|
Jokes
Mar 31, 2024 7:36:21 GMT -6
via mobile
Post by Don Sims on Mar 31, 2024 7:36:21 GMT -6
In the wake of inflation, and the conflict in Eastern Europe...
... the German government predicts an imminent shortage of sausage and cheese, and are formulating a plan for emergency intervention to deal with this impending crisis.
They're referring to the plan as their Wurst/Kase scenario.
|
|
|
Jokes
Apr 1, 2024 4:37:24 GMT -6
via mobile
Post by Don Sims on Apr 1, 2024 4:37:24 GMT -6
Dmitri and Vladimir just arrived in New York City and are walking around the city when they see a hot dog stand.
They decide to try their first taste of American food and order a hot dog each. Dmitri unwraps his, closes it and peeks again.
Turning to Vladimir he asks “Hey, Vlad, what part of dog did you get?”
|
|
|
Jokes
Apr 2, 2024 5:02:09 GMT -6
via mobile
Post by Don Sims on Apr 2, 2024 5:02:09 GMT -6
A fly is buzzing around a wolf hound. Fly: What kind of dog are you? Dog: I'm a wolf hound. Fly: A wolf hound? Strange name . Why do they call you like that? Dog: Well, it's quite obvious. My mother was a hound and my father was a wolf. Fly: I see... Dog: So, what kind of fly are you? Fly: I'm a horse-fly. Dog: **NO WAAAAAYYY!!!**
|
|
|
Jokes
Apr 6, 2024 7:43:06 GMT -6
via mobile
Post by Don Sims on Apr 6, 2024 7:43:06 GMT -6
There’s the story of an old lady selling pretzels for 25 cents on a corner in New York.
Every day a young man passes her at lunchtime and drops a quarter in the cup but doesn’t take a pretzel.
She never says a word. He does this for three years, until one day he drops the quarter in her cup and she finally speaks.
“They’re 35 cents now.”
|
|
|
Jokes
Apr 6, 2024 7:46:09 GMT -6
via mobile
Post by Don Sims on Apr 6, 2024 7:46:09 GMT -6
A builder, pastor and professional golfer went deer hunting together. They were all novices, but wanted to try it.

**Given request a**
In the records below, report every line that contains the word "mesh", treating uppercase and lowercase as different.

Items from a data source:
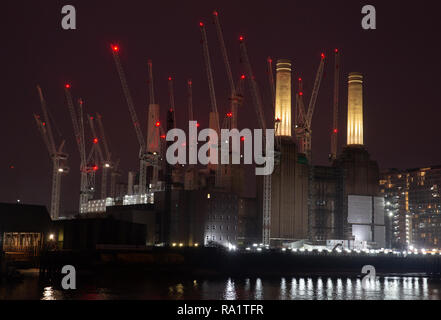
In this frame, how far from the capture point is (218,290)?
8362 cm

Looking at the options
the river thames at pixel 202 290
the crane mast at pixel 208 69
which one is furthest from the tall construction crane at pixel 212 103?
the river thames at pixel 202 290

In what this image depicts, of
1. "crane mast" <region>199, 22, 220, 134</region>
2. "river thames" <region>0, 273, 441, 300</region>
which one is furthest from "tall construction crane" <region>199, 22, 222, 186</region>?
"river thames" <region>0, 273, 441, 300</region>

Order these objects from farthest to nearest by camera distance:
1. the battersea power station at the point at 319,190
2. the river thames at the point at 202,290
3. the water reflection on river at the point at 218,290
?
the battersea power station at the point at 319,190
the water reflection on river at the point at 218,290
the river thames at the point at 202,290

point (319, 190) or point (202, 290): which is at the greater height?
point (319, 190)

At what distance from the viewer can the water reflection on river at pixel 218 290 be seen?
229 feet

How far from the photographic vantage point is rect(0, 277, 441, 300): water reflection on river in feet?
229

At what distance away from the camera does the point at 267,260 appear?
131375 millimetres

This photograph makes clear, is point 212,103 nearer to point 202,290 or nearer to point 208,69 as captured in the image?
point 208,69

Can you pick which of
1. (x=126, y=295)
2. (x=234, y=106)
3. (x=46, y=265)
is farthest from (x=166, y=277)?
(x=234, y=106)

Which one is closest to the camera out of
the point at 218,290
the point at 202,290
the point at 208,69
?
the point at 202,290

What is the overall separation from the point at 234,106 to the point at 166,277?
75986mm

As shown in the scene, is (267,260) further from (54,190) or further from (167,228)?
(54,190)

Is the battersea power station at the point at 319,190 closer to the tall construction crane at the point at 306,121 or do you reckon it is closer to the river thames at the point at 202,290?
the tall construction crane at the point at 306,121

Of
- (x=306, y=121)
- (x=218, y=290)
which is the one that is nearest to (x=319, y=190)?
(x=306, y=121)
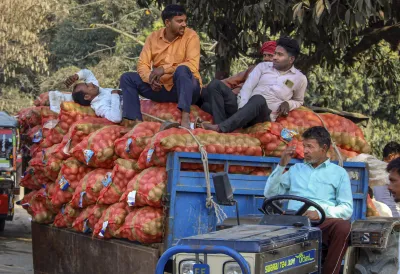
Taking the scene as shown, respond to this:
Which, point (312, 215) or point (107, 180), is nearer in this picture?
point (312, 215)

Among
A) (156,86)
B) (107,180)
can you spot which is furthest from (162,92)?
(107,180)

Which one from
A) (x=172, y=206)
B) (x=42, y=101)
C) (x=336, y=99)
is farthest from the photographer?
(x=336, y=99)

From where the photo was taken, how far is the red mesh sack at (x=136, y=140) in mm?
7234

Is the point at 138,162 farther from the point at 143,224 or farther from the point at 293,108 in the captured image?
the point at 293,108

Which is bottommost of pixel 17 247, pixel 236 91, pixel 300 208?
pixel 17 247

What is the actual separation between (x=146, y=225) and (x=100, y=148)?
1316mm

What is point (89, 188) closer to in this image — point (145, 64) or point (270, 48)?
point (145, 64)

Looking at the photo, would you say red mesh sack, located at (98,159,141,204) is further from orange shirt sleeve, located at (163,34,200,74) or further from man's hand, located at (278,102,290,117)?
man's hand, located at (278,102,290,117)

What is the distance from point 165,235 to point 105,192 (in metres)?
1.08

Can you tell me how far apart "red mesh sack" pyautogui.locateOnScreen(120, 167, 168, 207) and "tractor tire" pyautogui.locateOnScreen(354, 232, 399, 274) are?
180 cm

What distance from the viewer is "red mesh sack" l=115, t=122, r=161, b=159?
723 cm

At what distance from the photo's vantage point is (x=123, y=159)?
7.54 m

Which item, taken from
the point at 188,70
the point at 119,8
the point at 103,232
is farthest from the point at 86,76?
the point at 119,8

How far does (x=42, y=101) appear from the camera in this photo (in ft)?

**Given request b**
In the joke posts, what reason does the dog give for being called a wolf hound?

**Written response a**
From where the photo was taken, how far is the red mesh sack at (x=136, y=140) in mm?
Looking at the photo, would you say red mesh sack, located at (98,159,141,204) is further from orange shirt sleeve, located at (163,34,200,74) or further from man's hand, located at (278,102,290,117)?
Can you tell me how far apart "red mesh sack" pyautogui.locateOnScreen(120, 167, 168, 207) and "tractor tire" pyautogui.locateOnScreen(354, 232, 399, 274) are?
What distance from the viewer is "red mesh sack" l=115, t=122, r=161, b=159?

**Written response b**
The dog says the name is obvious because its mother was a hound and its father was a wolf.